I forgive myself that I have accepted and allowed myself to disempower myself from being as effective as possible by wasting my time.  Thus, I forgive myself that I have accepted and allowed myself to create the illusion of power / self-empowerment by accepting and allowing anger and frustration reactions towards things and people of whom I have blamed for wasting my time – when I see, realize, and understand that it is only me that I can blame for wasting time and that reacting in anger and frustration is not real power, but only the illusion of power which means that I am mind-fucking myself within relation to my time by disempowering myself through wasting my time by accepting and allowing mind driven interruptions and then pretending to take my power back by reacting in anger and frustration.

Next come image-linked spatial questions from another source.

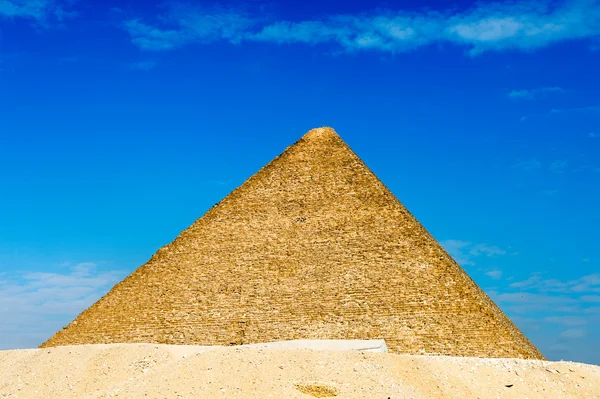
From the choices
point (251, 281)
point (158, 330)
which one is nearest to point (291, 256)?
point (251, 281)

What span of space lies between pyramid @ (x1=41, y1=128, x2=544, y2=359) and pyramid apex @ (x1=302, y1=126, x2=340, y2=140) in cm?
5

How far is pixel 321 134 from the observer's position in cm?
4041

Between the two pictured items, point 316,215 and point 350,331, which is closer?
point 350,331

I forgive myself that I have not accepted and allowed myself to see, realize, and understand that when my mind starts generating backchat and emotional experiences of boredom – that that means that the mind energy is low and needs recharging so that I can feel and experience being alive.  Within this, I forgive myself that I have not allowed myself to see, realize, and understand that this is an illusions of feeling bored, and like I am not living and not really the actual fact.  The actual fact is that boredom does not actually exist and that I am already alive within and as the physical as all as one as equal as who I am.  Thus, I forgive myself that I have not allowed myself to see, realize, and understand that when and as I am struck with thoughts and emotions of boredom and this is not enough and I need something more – that this is indicating that my mind is diminishing and that I am expanding – thus, this is where I step in and simply stop the mind and direct myself as the physical so that I can really live.

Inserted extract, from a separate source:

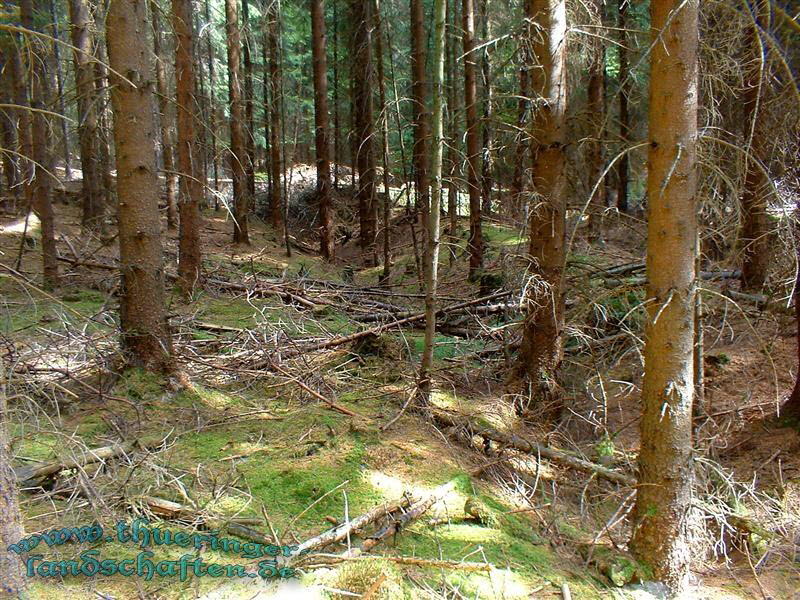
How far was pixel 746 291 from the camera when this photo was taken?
26.0 ft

When and as I see myself in the midst of work or taking care of practical matters, wherein the key to my personal power and success is my ability to stay here within and as the breath / as the physical and simply move myself to finish the task at hand as effectively as possible, but then back-chat starts to emerge like “I need a break.  I am bored.  I need something more.  I just can’t sit here and do this because this is not really living, etc.” I stop and I breathe.  I see, realize, and understand that this is just the mind within its pre-programmed design and patterns that come up to entrap me and enslave me to it and to energy.  I see, realize, and understand that boredom does not exist, that I am already alive here as the physical, that within self-honesty what is best for all is to complete tasks as studiously and diligently as possible, and that I need nothing more than what is right here as me as my physical body and as the physical in its totality as me as all as one as equal, right here- that I am already here, fulfilled, living, and that boredom, missing out do not even exist.   I see, realize, and understand that by going into the mind, I disempowered myself and waste time of which creates memories that accumulate stress within and as me to a point where I eventually become frustrated and angry with whatever it is that I blame to be wasting me time – when in fact – I am the time waster when and as I go into the mind and remove myself from here.  I thus commit myself to stop my mind / my backchat – remind myself that I am here, complete, and fulfilled already within who I am as the physical as this total existence here as who I am and that what I do or spend my time doing does not take away from the fact that I am already living and complete, here as the physical. Thus, I commit myself to simply stop and delete that backchat, breathe through the emotions of resistance, and boredom to assist myself to clear myself of them – and then I direct myself to stand up and complete the task at hand as diligently as possible so that I become and enable myself to be the director of time and self here in every moment thus relieving stress and taking absolute self responsibility.